■ REQUIRED ACTION
Would you give again, exactly, the lines running from the line with "Choose the bigger one" to the end of the data below, both included?

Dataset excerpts
==============================

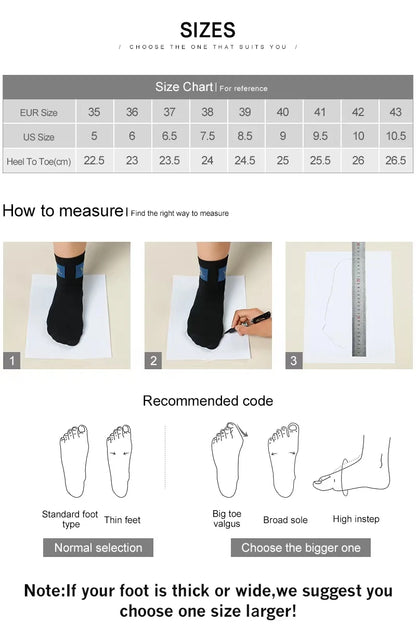 SIZES

/ CHOOSE THE ONE THAT SUITS YOU /

Size Chart | For reference

| EUR Size | 35 | 36 | 37 | 38 | 39 | 40 | 41 | 42 | 43 |
|---|---|---|---|---|---|---|---|---|---|
| US Size | 5 | 6 | 6.5 | 7.5 | 8.5 | 9 | 9.5 | 10 | 10.5 |
| Heel To Toe(cm) | 22.5 | 23 | 23.5 | 24 | 24.5 | 25 | 25.5 | 26 | 26.5 |

How to measure | Find the right way to measure

1

2

3

Recommended code

Standard foot type

Thin feet

Big toe valgus

Broad sole

High instep

Normal selection

Choose the bigger one

Note:If your foot is thick or wide,we suggest you choose one size larger!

==============================

■ SOLUTION
Choose the bigger one

Note:If your foot is thick or wide,we suggest you choose one size larger!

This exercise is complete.